[INPUT RECORDS — start]

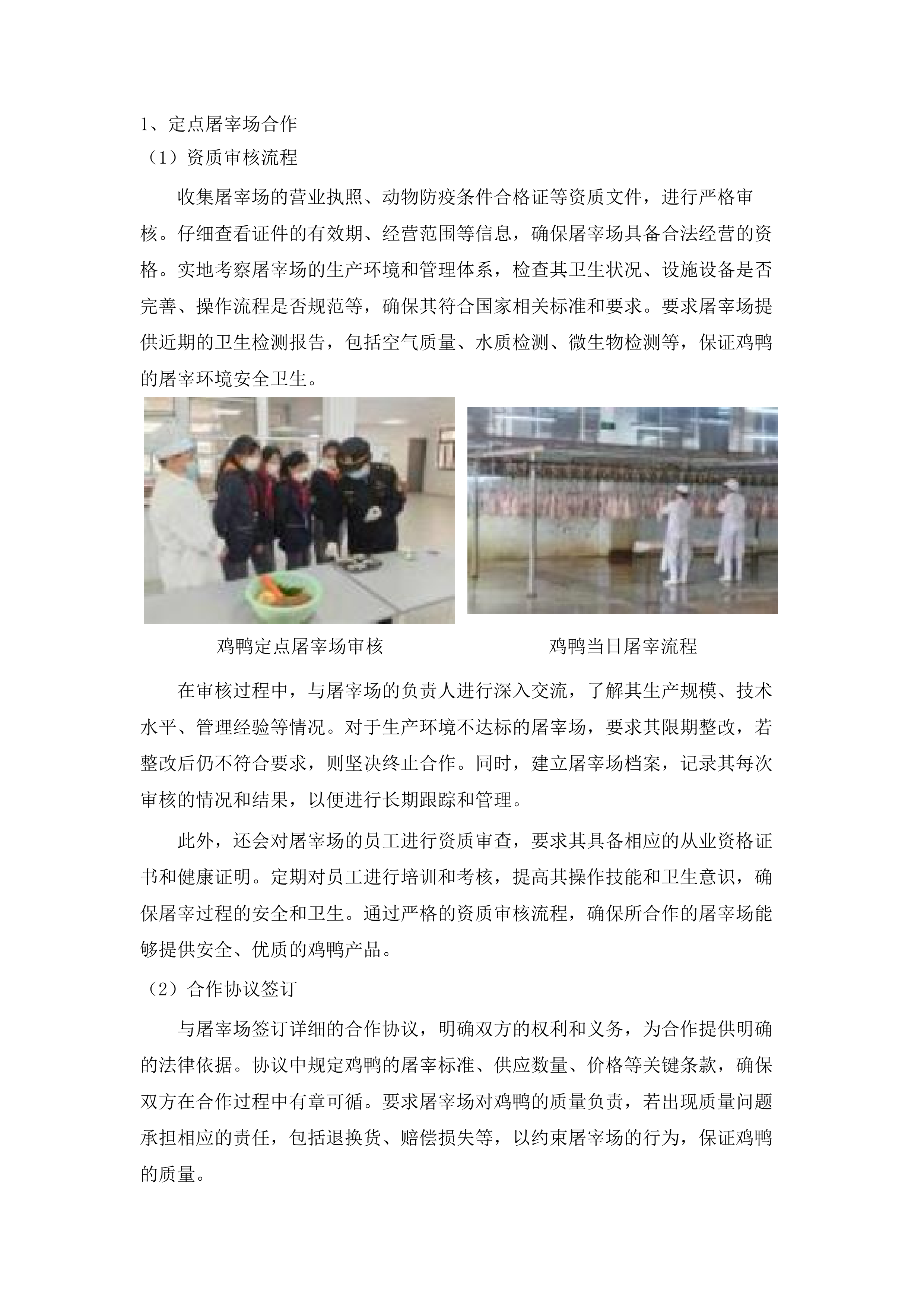 1、定点屠宰场合作

（1）资质审核流程

收集屠宰场的营业执照、动物防疫条件合格证等资质文件，进行严格审核。仔细查看证件的有效期、经营范围等信息，确保屠宰场具备合法经营的资格。实地考察屠宰场的生产环境和管理体系，检查其卫生状况、设施设备是否完善、操作流程是否规范等，确保其符合国家相关标准和要求。要求屠宰场提供近期的卫生检测报告，包括空气质量、水质检测、微生物检测等，保证鸡鸭的屠宰环境安全卫生。

鸡鸭定点屠宰场审核

鸡鸭当日屠宰流程

在审核过程中，与屠宰场的负责人进行深入交流，了解其生产规模、技术水平、管理经验等情况。对于生产环境不达标的屠宰场，要求其限期整改，若整改后仍不符合要求，则坚决终止合作。同时，建立屠宰场档案，记录其每次审核的情况和结果，以便进行长期跟踪和管理。

此外，还会对屠宰场的员工进行资质审查，要求其具备相应的从业资格证书和健康证明。定期对员工进行培训和考核，提高其操作技能和卫生意识，确保屠宰过程的安全和卫生。通过严格的资质审核流程，确保所合作的屠宰场能够提供安全、优质的鸡鸭产品。

（2）合作协议签订

与屠宰场签订详细的合作协议，明确双方的权利和义务，为合作提供明确的法律依据。协议中规定鸡鸭的屠宰标准、供应数量、价格等关键条款，确保双方在合作过程中有章可循。要求屠宰场对鸡鸭的质量负责，若出现质量问题承担相应的责任，包括退换货、赔偿损失等，以约束屠宰场的行为，保证鸡鸭的质量。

[INPUT RECORDS — finish]

### TASK REQUIREMENTS
Reproduce every entry exactly; images stay out.

### SOLUTION TO THE EXERCISE
 1、定点屠宰场合作

（1）资质审核流程

收集屠宰场的营业执照、动物防疫条件合格证等资质文件，进行严格审核。仔细查看证件的有效期、经营范围等信息，确保屠宰场具备合法经营的资格。实地考察屠宰场的生产环境和管理体系，检查其卫生状况、设施设备是否完善、操作流程是否规范等，确保其符合国家相关标准和要求。要求屠宰场提供近期的卫生检测报告，包括空气质量、水质检测、微生物检测等，保证鸡鸭的屠宰环境安全卫生。

鸡鸭定点屠宰场审核

鸡鸭当日屠宰流程

在审核过程中，与屠宰场的负责人进行深入交流，了解其生产规模、技术水平、管理经验等情况。对于生产环境不达标的屠宰场，要求其限期整改，若整改后仍不符合要求，则坚决终止合作。同时，建立屠宰场档案，记录其每次审核的情况和结果，以便进行长期跟踪和管理。

此外，还会对屠宰场的员工进行资质审查，要求其具备相应的从业资格证书和健康证明。定期对员工进行培训和考核，提高其操作技能和卫生意识，确保屠宰过程的安全和卫生。通过严格的资质审核流程，确保所合作的屠宰场能够提供安全、优质的鸡鸭产品。

（2）合作协议签订

与屠宰场签订详细的合作协议，明确双方的权利和义务，为合作提供明确的法律依据。协议中规定鸡鸭的屠宰标准、供应数量、价格等关键条款，确保双方在合作过程中有章可循。要求屠宰场对鸡鸭的质量负责，若出现质量问题承担相应的责任，包括退换货、赔偿损失等，以约束屠宰场的行为，保证鸡鸭的质量。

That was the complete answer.